Liu Xiaoqiu, Thangavel Muthusamy, Sun Shu Qiang, Kaminsky Joseph, Mahautmr Penden, Stitham Jeremiah, Hwa John, Ostrom Rennolds S
Department of Pharmacology, University of Tennessee Health Science Center, 874 Union Ave., Crowe 115, Memphis, TN 38163, USA.
Naunyn Schmiedebergs Arch Pharmacol. 2008 Jun;377(4-6):359-69. doi: 10.1007/s00210-007-0196-0. Epub 2007 Oct 13.
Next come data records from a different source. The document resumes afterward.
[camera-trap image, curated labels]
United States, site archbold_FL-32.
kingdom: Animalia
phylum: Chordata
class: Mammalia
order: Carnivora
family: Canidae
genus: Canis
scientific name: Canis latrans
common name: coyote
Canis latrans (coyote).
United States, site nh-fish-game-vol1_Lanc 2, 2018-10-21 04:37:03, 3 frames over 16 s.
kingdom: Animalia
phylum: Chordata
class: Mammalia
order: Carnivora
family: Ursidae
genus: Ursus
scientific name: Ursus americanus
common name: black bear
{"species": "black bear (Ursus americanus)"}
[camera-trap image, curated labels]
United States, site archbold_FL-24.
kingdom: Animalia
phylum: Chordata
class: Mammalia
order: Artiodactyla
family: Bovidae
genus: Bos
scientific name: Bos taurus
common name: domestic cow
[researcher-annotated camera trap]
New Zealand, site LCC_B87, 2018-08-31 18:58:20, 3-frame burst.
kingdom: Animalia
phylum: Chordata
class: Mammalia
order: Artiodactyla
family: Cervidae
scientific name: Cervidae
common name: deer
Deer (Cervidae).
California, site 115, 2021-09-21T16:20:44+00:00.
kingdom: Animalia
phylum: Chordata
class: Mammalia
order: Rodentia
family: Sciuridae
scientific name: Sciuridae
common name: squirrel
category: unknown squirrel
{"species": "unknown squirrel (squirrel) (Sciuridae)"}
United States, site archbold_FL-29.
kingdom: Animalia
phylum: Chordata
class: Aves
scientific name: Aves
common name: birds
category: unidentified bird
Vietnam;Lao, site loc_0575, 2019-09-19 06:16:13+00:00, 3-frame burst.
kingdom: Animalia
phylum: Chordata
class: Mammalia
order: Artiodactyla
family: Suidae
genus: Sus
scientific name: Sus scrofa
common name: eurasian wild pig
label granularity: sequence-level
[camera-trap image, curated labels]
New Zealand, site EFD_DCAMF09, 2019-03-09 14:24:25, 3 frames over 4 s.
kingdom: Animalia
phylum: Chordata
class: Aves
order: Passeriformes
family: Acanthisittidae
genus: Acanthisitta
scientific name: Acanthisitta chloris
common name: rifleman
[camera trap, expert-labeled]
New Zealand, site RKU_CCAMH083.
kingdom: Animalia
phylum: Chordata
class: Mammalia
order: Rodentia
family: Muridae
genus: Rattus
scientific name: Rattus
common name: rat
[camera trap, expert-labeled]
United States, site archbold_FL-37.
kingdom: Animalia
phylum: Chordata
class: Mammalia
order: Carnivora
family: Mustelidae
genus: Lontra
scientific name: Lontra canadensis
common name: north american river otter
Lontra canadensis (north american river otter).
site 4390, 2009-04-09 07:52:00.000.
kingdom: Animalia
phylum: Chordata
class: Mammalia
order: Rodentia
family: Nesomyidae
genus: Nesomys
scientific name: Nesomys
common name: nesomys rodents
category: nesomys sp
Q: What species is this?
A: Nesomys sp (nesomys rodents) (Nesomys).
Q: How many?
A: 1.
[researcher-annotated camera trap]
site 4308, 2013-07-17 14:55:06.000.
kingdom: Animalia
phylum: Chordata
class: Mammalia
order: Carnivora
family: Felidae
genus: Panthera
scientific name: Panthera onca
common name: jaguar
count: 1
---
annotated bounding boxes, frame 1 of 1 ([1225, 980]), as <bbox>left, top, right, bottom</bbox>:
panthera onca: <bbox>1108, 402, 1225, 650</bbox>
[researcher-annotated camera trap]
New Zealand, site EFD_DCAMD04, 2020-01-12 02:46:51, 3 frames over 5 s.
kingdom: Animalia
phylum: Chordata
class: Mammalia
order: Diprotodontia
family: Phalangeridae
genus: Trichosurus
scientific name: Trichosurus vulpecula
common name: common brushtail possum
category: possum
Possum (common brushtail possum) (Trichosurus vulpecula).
Cardiac fibroblasts produce and degrade extracellular matrix and are critical in regulating cardiac remodeling and hypertrophy. Fibroblasts are activated by factors such as transforming growth factor beta and inhibited by agents that elevate 3',5'-cyclic adenosine monophosphate (cAMP) levels. cAMP signal generation and response is known to be compartmentalized in many cell types in part through the colocalization of receptors and specific adenylyl cyclase isoforms in lipid rafts and caveolae. The present study sought to define the localization of key G protein-coupled receptors with adenylyl cyclase type 6 (AC6) in lipid rafts of rat cardiac fibroblasts and to determine if this colocalization was functionally relevant. We found that cardiac fibroblasts produce cAMP in response to agonists for beta-adrenergic (isoproterenol), prostaglandin EP2 (butaprost), adenosine (adenosine-5'-N-ethylcarboxamide, NECA), and prostacyclin (beraprost) receptors. Overexpression of AC6 increased cAMP production stimulated by isoproterenol and beraprost but not by butaprost or NECA. A key function of fibroblasts is the production of collagen. Isoproterenol- and beraprostmediated inhibition of collagen synthesis was also enhanced by AC6 overexpression, while inhibition by butaprost and NECA were unaltered. Lipid raft fractions from cardiac fibroblasts contain the preponderance of beta-adrenergic receptors and AC6 but exclude EP2 receptors. While we could not determine the localization of native prostacyclin receptors, we were able to determine that epitope-tagged prostanoid IP receptors (IPR) expressed in COS7 cells did localize, in part, in lipid raft fractions. These findings indicate that IP receptors are expressed in lipid rafts and can activate raft-localized AC isoforms. AC6 is completely compartmentized in lipid raft domains where it is activated solely by coresident G protein-coupled receptors to regulate cardiac fibroblast function.
心脏成纤维细胞产生并降解细胞外基质,在调节心脏重塑和肥大过程中起关键作用。成纤维细胞可被诸如转化生长因子β等因子激活,并被能提高3',5'-环磷酸腺苷(cAMP)水平的物质抑制。已知在许多细胞类型中,cAMP信号的产生和反应是分区进行的,部分原因是受体和特定腺苷酸环化酶同工型在脂筏和小窝中共定位。本研究旨在确定大鼠心脏成纤维细胞脂筏中关键G蛋白偶联受体与6型腺苷酸环化酶(AC6)的定位,并确定这种共定位是否具有功能相关性。我们发现,心脏成纤维细胞在受到β-肾上腺素能(异丙肾上腺素)、前列腺素EP2(布他前列素)、腺苷(5'-N-乙基甲酰胺腺苷,NECA)和前列环素(贝拉前列素)受体激动剂刺激时会产生cAMP。AC6的过表达增加了异丙肾上腺素和贝拉前列素刺激产生的cAMP,但未增加布他前列素或NECA刺激产生的cAMP。成纤维细胞的一个关键功能是产生胶原蛋白。AC6的过表达也增强了异丙肾上腺素和贝拉前列素介导的胶原蛋白合成抑制作用,而布他前列素和NECA的抑制作用未改变。心脏成纤维细胞的脂筏组分含有大量β-肾上腺素能受体和AC6,但不含有EP2受体。虽然我们无法确定天然前列环素受体的定位,但我们能够确定在COS7细胞中表达的表位标记的类前列腺素IP受体(IPR)部分定位于脂筏组分中。这些发现表明,IP受体在脂筏中表达,并可激活定位于脂筏的AC同工型。AC6完全定位于脂筏结构域,在那里它仅被共定位的G蛋白偶联受体激活,以调节心脏成纤维细胞的功能。